The problem with technology is that none of us chose it. We got it whether we wanted it or not. People who are technically inclined are living in a golden era. We’re in high demand and rightly so. But it’s important to remember what our role is, and the role of technology. We exist merely to make the lives of non-technical people easier. We build products that make people richer, help them communicate easier, help them access the data they need to finds cures for cancers, and automate whole sectors of industry, allowing them to fire a thousand other non-technical people because they’re no longer required. There’s a strange parallel that can be drawn here between software developers and politicians. Both are brought in to serve the people, and both can easily become lost in a sense of natural entitlement and delusions of grandeur. It’s not only in the workplace that this attitude is prevalent. Let’s face it - who hasn’t scoffed at someone using Internet Explorer with four different toolbars installed? We blame the user for being stupid. It’s natural, but it’s wrong. We created this mess. We have a duty of care to help people through it.
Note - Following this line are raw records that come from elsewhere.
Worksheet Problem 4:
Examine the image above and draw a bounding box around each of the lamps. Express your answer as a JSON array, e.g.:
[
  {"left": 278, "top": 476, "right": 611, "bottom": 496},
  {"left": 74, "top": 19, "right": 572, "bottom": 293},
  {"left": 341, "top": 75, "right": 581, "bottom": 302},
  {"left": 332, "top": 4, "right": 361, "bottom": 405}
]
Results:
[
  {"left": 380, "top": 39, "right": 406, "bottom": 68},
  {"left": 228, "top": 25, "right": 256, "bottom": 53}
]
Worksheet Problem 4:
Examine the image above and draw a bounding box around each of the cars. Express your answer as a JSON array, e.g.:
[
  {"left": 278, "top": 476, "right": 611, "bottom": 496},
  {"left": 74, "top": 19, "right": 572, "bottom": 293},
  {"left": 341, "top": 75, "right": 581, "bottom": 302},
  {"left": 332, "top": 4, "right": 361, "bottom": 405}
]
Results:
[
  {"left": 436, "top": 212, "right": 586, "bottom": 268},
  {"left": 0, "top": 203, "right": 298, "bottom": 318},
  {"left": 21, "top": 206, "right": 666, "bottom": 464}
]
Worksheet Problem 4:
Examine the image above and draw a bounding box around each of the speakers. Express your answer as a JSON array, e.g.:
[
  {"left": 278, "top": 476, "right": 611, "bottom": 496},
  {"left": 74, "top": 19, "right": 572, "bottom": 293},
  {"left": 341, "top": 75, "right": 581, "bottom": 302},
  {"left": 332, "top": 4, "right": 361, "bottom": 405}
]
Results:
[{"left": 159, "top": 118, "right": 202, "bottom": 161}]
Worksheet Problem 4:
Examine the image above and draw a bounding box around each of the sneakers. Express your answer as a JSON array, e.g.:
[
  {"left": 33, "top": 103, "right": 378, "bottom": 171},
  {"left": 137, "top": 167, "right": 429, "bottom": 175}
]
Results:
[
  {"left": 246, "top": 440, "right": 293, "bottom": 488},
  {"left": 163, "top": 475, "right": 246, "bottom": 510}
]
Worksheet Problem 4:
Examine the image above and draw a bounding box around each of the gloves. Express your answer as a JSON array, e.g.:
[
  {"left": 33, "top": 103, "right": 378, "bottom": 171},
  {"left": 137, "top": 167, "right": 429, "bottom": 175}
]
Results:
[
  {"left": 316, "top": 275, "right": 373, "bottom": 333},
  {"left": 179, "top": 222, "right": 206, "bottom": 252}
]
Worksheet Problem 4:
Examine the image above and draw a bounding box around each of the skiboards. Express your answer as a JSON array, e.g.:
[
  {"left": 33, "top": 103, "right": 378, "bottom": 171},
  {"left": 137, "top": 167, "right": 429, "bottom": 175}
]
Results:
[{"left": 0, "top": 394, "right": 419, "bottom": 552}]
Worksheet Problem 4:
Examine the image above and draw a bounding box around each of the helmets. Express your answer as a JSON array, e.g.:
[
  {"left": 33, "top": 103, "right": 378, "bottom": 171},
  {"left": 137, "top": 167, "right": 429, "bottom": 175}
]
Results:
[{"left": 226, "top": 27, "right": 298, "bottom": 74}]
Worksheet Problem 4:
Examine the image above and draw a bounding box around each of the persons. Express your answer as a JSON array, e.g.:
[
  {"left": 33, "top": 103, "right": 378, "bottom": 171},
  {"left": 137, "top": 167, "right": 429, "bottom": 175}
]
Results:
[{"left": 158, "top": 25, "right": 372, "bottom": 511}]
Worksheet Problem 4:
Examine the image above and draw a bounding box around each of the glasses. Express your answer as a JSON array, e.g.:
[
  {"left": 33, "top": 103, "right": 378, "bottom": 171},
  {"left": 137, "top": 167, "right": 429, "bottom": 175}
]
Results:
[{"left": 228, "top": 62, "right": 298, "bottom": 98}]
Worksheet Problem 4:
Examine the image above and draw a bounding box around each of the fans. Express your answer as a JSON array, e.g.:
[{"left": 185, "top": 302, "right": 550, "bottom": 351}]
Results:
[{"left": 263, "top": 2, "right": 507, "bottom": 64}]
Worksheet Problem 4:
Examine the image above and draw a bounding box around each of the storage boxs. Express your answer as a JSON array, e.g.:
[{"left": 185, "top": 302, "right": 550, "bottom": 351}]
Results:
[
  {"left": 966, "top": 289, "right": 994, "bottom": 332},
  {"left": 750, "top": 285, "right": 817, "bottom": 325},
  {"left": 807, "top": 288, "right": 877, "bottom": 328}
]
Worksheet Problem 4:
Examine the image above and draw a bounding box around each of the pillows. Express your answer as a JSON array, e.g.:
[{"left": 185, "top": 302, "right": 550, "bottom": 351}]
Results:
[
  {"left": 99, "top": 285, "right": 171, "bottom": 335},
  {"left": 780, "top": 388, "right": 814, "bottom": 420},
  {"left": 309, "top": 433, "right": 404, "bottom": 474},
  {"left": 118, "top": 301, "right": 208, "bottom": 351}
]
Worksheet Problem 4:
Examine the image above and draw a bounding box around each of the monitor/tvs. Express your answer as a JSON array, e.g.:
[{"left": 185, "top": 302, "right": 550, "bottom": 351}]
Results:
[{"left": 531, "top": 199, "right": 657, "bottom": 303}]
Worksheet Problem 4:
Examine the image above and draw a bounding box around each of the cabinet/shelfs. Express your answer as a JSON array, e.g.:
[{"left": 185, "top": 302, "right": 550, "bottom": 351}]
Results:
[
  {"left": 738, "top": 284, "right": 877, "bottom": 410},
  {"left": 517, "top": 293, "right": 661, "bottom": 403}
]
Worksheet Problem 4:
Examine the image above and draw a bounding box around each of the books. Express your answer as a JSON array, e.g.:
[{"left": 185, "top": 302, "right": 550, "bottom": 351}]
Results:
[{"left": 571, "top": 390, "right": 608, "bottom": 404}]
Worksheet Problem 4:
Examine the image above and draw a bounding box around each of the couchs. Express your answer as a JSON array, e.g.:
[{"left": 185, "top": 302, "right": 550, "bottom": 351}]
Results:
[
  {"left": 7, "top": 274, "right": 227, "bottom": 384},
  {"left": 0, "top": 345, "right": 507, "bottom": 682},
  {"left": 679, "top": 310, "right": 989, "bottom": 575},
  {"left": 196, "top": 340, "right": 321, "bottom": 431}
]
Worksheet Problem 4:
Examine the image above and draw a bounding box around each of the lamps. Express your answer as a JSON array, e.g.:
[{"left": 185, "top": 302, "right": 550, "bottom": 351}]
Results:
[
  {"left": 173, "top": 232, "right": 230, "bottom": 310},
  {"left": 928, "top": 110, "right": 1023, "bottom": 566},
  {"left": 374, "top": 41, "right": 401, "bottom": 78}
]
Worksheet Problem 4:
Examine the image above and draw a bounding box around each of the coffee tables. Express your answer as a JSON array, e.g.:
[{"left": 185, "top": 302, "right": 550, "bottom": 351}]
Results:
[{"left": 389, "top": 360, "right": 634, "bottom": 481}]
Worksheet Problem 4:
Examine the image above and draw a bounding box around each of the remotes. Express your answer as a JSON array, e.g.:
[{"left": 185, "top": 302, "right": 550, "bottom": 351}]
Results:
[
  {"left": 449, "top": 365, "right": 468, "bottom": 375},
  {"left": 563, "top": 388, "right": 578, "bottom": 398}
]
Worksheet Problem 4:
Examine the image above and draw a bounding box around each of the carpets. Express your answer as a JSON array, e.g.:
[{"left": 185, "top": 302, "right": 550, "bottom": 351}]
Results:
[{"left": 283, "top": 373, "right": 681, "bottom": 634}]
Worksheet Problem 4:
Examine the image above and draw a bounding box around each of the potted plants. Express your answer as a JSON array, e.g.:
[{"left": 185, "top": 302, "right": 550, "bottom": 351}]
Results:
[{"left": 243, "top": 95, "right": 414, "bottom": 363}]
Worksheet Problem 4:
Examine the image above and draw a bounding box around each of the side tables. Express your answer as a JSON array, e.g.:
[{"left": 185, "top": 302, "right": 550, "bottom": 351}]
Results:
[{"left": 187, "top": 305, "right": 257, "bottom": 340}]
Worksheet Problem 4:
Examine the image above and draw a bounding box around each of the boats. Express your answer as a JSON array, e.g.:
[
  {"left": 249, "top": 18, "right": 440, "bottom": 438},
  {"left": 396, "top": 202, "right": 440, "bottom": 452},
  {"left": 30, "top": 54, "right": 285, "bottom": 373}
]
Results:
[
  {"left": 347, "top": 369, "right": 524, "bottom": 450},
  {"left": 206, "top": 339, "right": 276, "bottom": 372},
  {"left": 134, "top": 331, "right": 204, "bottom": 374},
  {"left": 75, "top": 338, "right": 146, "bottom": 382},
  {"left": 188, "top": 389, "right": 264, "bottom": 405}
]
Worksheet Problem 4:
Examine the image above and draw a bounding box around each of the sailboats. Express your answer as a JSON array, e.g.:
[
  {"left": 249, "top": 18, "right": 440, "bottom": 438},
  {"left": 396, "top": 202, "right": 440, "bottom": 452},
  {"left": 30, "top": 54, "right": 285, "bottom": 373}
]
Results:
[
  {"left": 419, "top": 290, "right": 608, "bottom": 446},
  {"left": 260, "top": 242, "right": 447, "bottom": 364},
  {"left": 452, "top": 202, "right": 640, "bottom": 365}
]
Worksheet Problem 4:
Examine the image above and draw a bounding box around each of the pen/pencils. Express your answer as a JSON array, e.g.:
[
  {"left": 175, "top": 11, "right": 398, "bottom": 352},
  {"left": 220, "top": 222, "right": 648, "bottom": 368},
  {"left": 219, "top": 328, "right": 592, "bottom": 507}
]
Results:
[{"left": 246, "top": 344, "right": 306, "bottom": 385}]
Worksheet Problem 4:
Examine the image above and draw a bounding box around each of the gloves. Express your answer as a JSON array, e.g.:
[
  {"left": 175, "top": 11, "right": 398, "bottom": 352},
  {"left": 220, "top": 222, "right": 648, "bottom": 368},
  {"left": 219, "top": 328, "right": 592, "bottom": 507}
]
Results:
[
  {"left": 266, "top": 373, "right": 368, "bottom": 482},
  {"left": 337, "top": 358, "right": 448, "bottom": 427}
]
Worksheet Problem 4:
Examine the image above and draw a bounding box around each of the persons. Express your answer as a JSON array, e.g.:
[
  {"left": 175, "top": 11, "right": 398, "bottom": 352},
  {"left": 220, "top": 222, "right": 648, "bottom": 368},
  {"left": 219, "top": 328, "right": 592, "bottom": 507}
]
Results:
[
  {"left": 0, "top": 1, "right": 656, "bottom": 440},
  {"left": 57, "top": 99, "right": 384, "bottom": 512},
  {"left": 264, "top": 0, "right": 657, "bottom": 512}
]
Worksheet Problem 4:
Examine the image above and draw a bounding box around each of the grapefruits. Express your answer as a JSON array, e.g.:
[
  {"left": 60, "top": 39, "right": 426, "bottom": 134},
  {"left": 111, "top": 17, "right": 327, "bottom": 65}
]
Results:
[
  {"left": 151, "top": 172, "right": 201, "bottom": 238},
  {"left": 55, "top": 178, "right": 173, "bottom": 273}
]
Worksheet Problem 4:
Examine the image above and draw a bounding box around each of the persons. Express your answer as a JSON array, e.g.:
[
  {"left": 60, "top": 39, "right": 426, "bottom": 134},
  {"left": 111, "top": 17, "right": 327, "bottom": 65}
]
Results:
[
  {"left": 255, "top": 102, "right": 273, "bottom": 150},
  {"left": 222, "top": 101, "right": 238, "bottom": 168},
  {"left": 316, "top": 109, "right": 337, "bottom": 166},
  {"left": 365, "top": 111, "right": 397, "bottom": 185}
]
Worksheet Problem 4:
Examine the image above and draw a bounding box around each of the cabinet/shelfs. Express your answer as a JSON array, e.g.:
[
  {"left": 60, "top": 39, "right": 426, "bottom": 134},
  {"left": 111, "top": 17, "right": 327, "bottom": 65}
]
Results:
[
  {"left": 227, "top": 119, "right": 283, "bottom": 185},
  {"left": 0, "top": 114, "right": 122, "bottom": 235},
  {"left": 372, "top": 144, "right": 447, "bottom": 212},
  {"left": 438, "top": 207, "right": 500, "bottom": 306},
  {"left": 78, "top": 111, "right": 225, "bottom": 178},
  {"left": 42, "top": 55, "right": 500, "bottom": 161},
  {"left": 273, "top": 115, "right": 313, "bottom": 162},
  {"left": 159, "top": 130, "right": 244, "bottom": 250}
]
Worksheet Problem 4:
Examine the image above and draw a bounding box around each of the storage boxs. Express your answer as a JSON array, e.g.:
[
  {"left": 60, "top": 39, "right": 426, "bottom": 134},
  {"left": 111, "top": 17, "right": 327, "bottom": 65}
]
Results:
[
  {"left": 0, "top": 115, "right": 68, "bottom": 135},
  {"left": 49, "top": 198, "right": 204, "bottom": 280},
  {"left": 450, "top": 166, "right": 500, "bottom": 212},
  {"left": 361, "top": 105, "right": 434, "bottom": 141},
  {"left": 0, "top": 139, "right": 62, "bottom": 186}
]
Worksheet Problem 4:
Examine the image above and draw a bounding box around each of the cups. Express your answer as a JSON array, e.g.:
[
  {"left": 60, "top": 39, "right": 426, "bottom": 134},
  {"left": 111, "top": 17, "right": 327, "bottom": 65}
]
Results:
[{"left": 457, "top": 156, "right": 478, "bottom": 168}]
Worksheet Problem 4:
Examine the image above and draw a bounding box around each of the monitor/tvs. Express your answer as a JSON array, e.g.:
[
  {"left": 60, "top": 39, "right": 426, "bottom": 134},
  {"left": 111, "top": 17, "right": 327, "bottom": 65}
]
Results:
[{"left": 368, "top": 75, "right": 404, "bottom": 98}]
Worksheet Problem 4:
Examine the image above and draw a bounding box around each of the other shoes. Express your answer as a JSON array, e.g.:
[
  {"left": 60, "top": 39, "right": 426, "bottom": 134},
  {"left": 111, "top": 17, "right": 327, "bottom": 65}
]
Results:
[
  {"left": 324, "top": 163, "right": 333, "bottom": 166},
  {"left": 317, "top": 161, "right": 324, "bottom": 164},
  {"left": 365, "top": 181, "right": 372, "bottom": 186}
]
Less technology, more empathy

Brief aside: If you glossed over that last link, please go back and read it if you have time. It’s important. None of this is difficult to solve. It’s not an insurmountable problem, or a bridge too burned to travel back across. But these problems can’t be solved with technology. They require an ability far more human and far more important: empathy. Let’s stop berating our users, but instead make renewed efforts to understand them. And I’m not talking some superficial level of understanding where we change the search field to submit on enter, and modify the phone number field not to presume the contact is in the same country as us. That isn’t empathy - that’s just fixing a broken thing. We’re already good at that. Let’s instead try to go beyond just fixing technical problems and talk to our fellow human beings. Because our users are the same as us. They probably eat out at the same places as us, buy their groceries from the same places as us, do the same things at the weekend. But despite our work being perhaps the only thing that we have in common, it is likely to be the place where we have the least in common, and therefore presents the best opportunity for understanding each other’s needs better. And if we can do that, we’ll not only stop seeing the user as stupid, but head in a direction to intuit what it is that they really need from technology, when no one else can.